● **Task brief**: The task calls for the lines below from the line with "Creative Incentives by Kit Rocha" to the line with "Let's Drink (Alcohol, Alcohol) (DJ Edition)", both ends included, copied exactly, without any pictures.

══════

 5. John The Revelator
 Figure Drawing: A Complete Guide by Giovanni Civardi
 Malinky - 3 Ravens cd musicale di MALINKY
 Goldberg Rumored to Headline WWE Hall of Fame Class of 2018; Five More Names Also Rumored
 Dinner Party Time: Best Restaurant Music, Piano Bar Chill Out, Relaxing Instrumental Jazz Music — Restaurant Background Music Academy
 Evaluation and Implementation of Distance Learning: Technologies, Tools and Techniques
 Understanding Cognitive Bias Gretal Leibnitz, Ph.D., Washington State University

══════

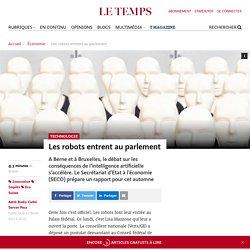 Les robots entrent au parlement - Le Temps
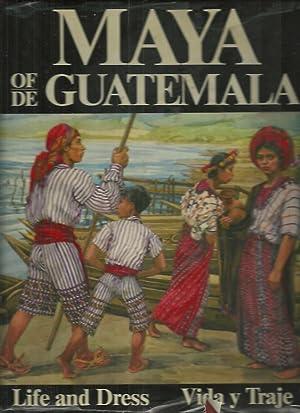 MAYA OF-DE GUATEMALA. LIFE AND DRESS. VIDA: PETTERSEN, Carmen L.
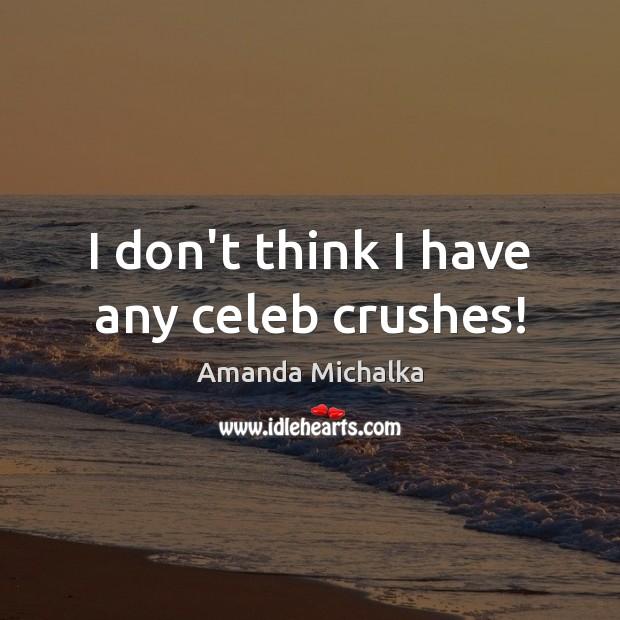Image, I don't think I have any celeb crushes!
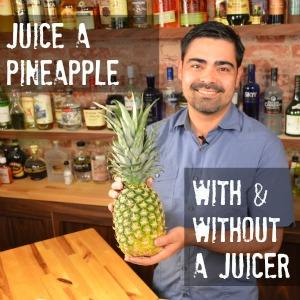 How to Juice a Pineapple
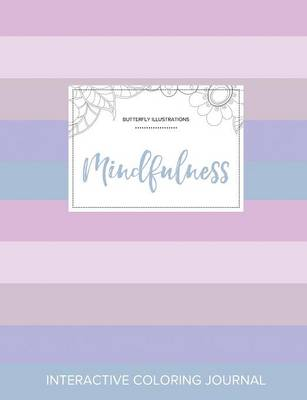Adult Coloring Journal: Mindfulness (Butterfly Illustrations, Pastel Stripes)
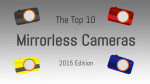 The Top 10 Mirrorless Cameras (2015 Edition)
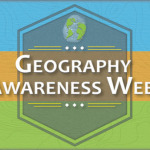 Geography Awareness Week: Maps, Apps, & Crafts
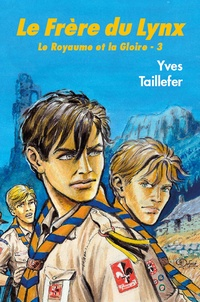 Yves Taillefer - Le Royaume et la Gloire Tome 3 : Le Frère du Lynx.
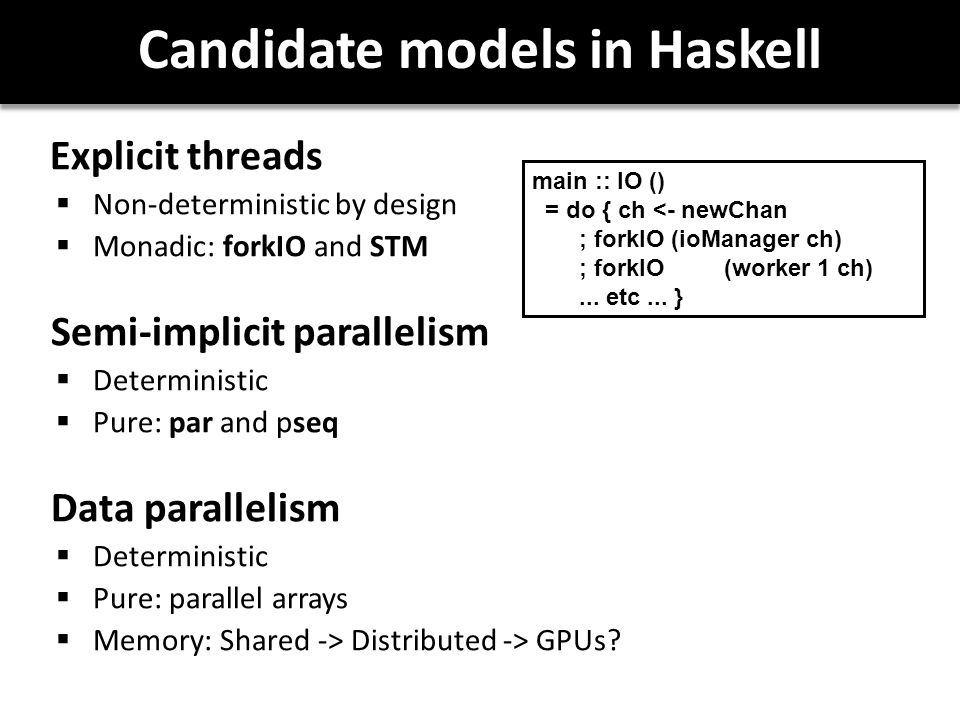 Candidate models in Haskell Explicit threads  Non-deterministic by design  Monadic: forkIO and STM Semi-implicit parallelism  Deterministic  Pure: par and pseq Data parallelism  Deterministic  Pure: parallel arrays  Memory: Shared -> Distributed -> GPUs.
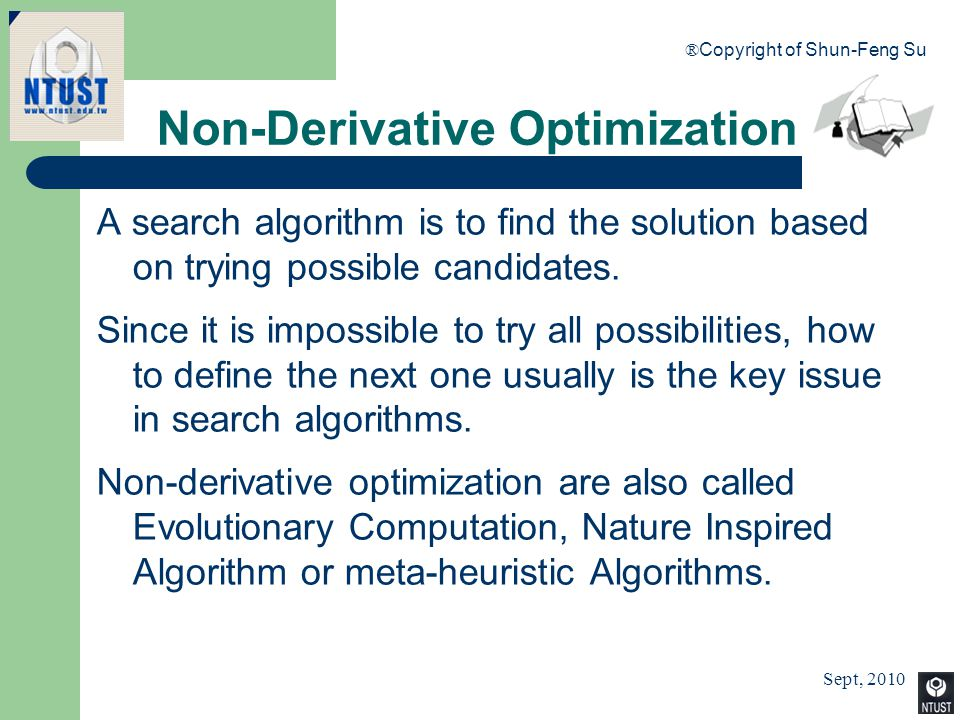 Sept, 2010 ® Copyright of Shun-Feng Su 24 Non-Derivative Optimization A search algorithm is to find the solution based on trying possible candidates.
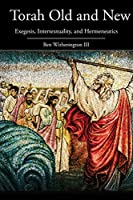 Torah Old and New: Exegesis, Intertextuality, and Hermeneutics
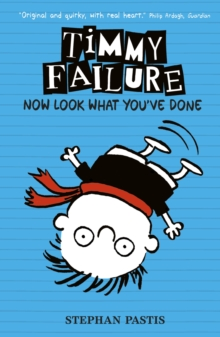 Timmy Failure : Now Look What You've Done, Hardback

══════

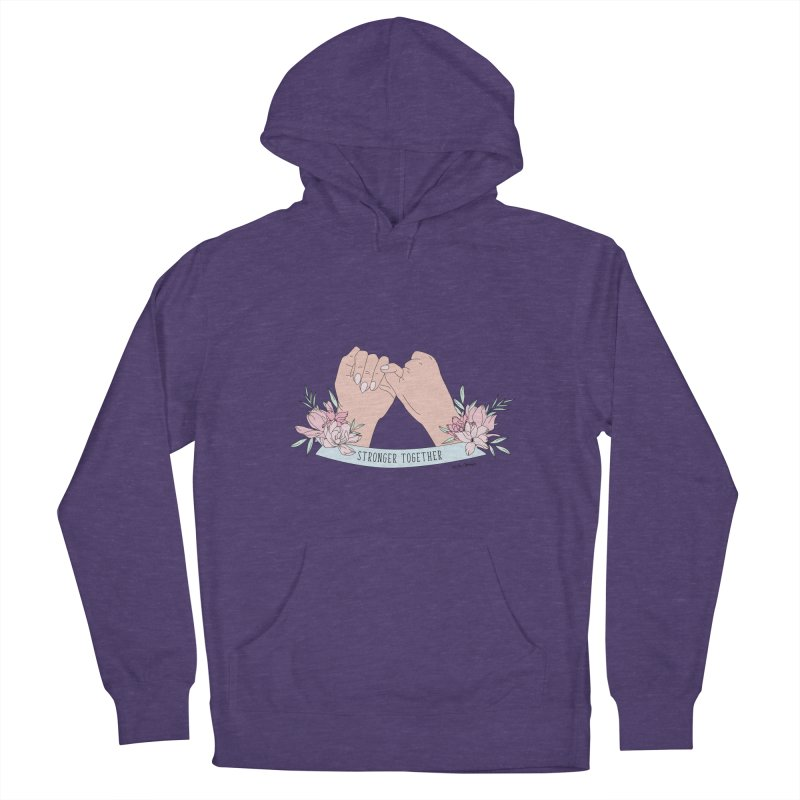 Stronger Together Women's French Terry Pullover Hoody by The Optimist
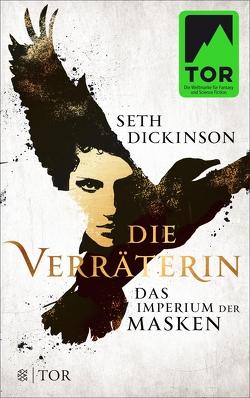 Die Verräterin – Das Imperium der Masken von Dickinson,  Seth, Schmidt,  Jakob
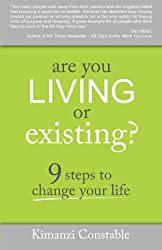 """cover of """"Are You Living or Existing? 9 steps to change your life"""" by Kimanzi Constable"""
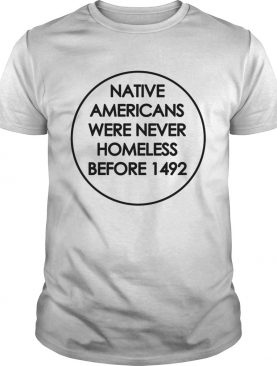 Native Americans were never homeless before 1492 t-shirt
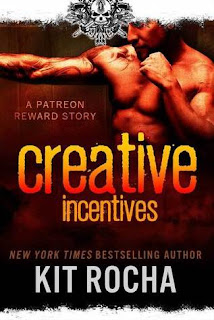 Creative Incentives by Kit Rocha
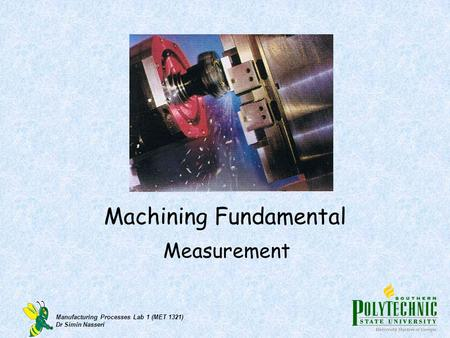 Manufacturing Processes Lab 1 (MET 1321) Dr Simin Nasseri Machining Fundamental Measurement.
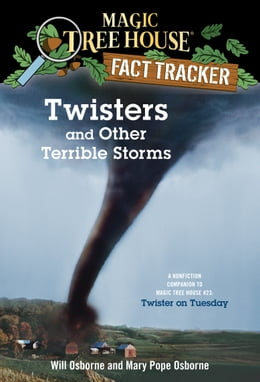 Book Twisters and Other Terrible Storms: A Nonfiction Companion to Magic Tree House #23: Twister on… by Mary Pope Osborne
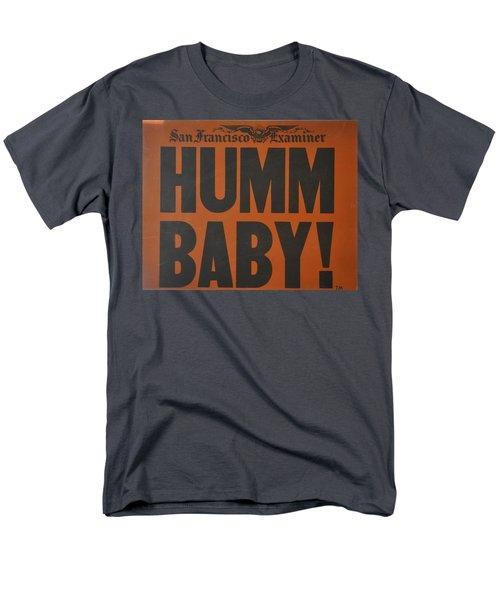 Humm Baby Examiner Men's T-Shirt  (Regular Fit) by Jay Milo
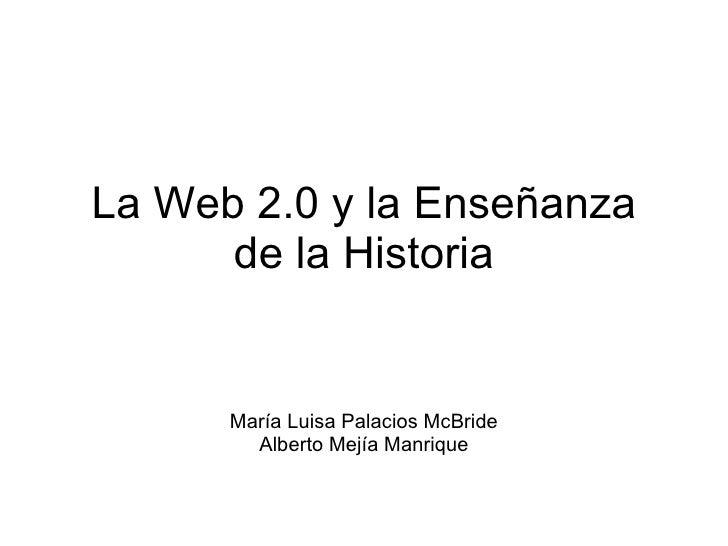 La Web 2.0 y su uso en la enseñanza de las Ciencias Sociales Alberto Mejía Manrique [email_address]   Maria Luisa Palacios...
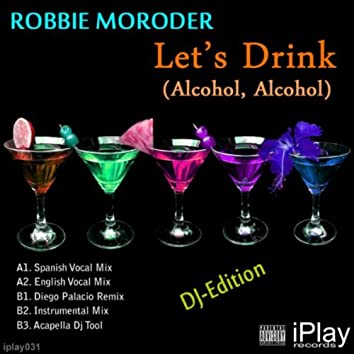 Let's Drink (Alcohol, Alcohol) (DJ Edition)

══════

● **Task answer**:
 Creative Incentives by Kit Rocha
 Manufacturing Processes Lab 1 (MET 1321) Dr Simin Nasseri Machining Fundamental Measurement.
 Book Twisters and Other Terrible Storms: A Nonfiction Companion to Magic Tree House #23: Twister on… by Mary Pope Osborne
 Humm Baby Examiner Men's T-Shirt  (Regular Fit) by Jay Milo
 La Web 2.0 y su uso en la enseñanza de las Ciencias Sociales Alberto Mejía Manrique [email_address]   Maria Luisa Palacios...
 Let's Drink (Alcohol, Alcohol) (DJ Edition)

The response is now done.